Last year, the California legislature enacted two bills, SB 253 and SB 261 that purport to impose burdensome disclosure mandates on businesses. The legislature did so in spite of obvious constitutional infirmities. It was no surprise that the laws were promptly challenged by the U.S. Chamber of Commerce and others. See As Foretold, California's New Forced Speech Laws Are Being Challenged. The state responded by seeking dismissal of the lawsuit on the basis of standing. This was a disingenuous move on the part of the state, since it would only delay the challenge. If the state were truly interested in seeing the law implemented, one would expect that it would be anxious to dispel the constitutional cloud. See California Seeks To Delay Demise Of California Climate Related Disclosure Statutes, But Why?

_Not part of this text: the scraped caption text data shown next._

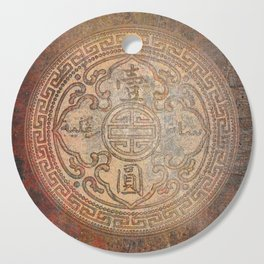Antic Chinese Coin on Distressed Metallic Background Cutting Board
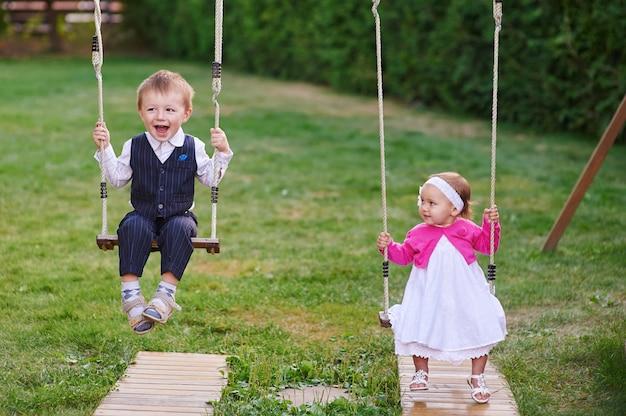 Weinig jongen en meisje rijden in het park op een schommel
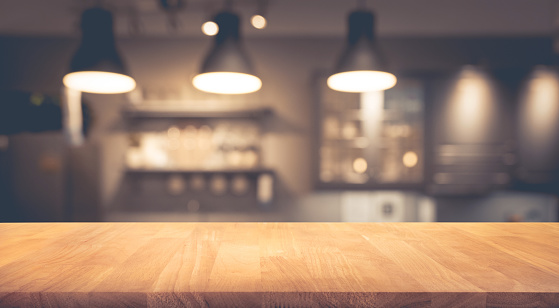 Wood table on blurred of counter cafe with light bulb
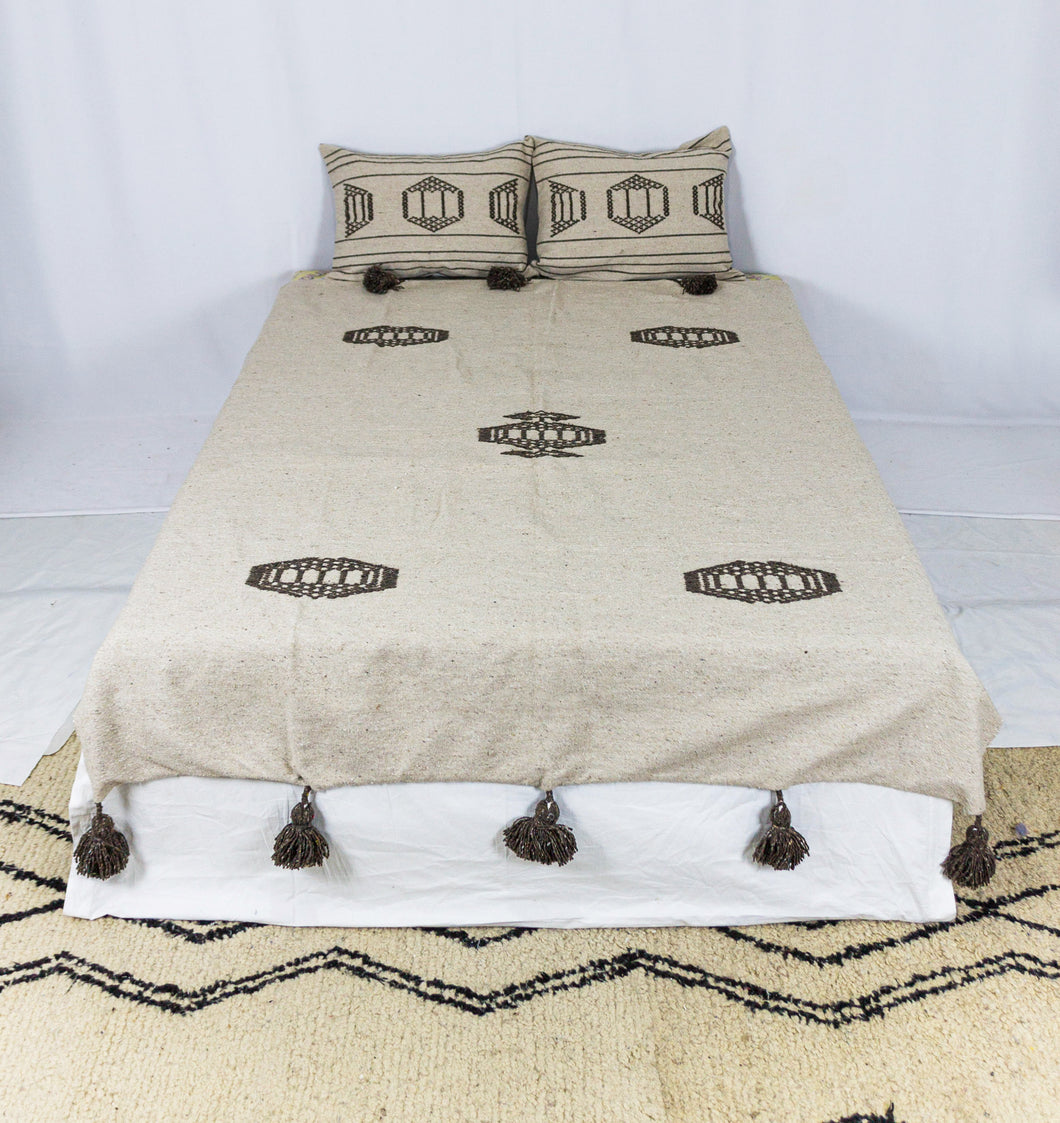 Embroidered Throw: Beige Throw with Brown Design and Brown Pom Poms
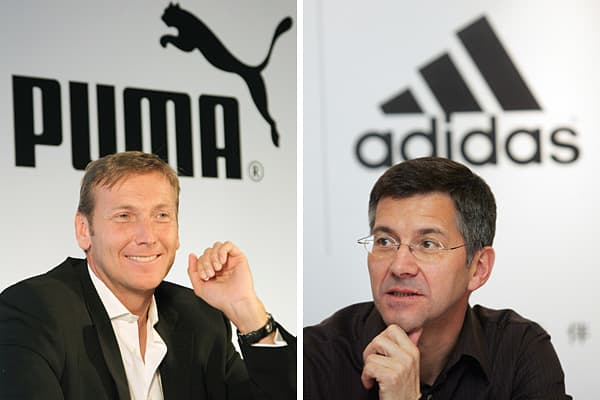 Photo: STR | AFP | Getty Images Left: Puma CEO Jochen Seitz. Right: Adidas CEO Herbert Hainer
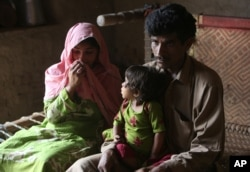 FILE - Pakistan's Tariq Ali, 30 along with his wife Parveen and three-year-old Ume Kulssom all infected with HIV sit at their home in a village near Ratodero, May,16, 2019.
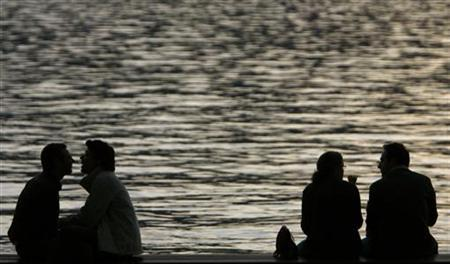 People enjoy a warm autumn evening on the edge of the lake of Zurich October 5, 2007. REUTERS/Christian Hartmann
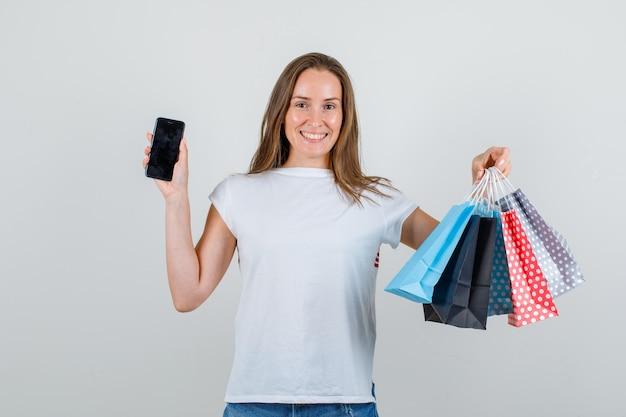Jonge vrouw met smartphone en papieren zakken in wit t-shirt, korte broek en op zoek vrolijk
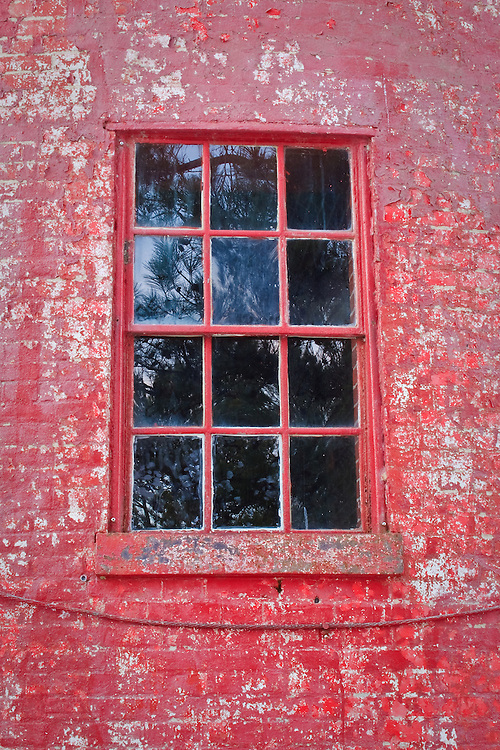 Window in the turret of the Assateague Lighthouse (rebuilt 1866) with weathered paint, Chincoteague National Wildlife Refuge, Assateague Island, Virginia.
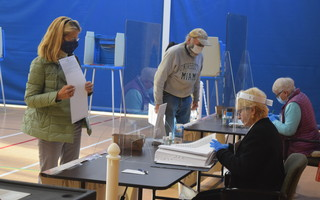 Chatham voters check out after filling out their ballots. TIM WOOD PHOTO  (photo: )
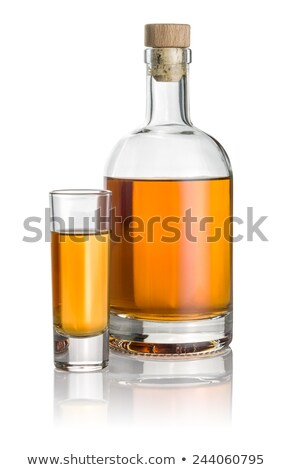 Bottle and high shot glass filled with amber liquid Stock photo © Zerbor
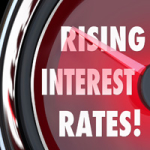 Rising Interest Rates words on a speedometer or gauge to illustrate higher costs for borrowing money in a mortgage or loan financing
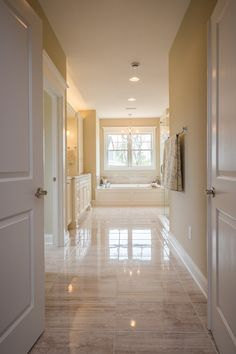 French doors open to a bright bath in this Cambridge Model Home by @infinityh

On May Day, the plaintiffs filed their opposition to California's motion to dismiss which highlights some differences between the California statutes and the climate disclosure rule recently adopted by the Securities and Exchange Commission (and also recently challenged):
But even still, the State overstates any overlap. The SEC itself acknowledges that it and California “apply different . . . standards.” State’s RJN, Ex. 2, at 41. While the SEC rule applies only to public companies, for instance, Mot. 3, the California laws apply to public and private companies, Am. Compl. ¶ 110. And although the SEC rule requires the disclosure of Scope 1 and Scope 2 emissions in certain circumstances, 89 Fed. Reg. at 21,670; California requires these for all companies subject to S.B. 253, and also requires reporting of Scope 3 emissions, which the SEC rule does not require, and which will “cost many companies more than $1 million per year” alone, Am. Compl. ¶ 52.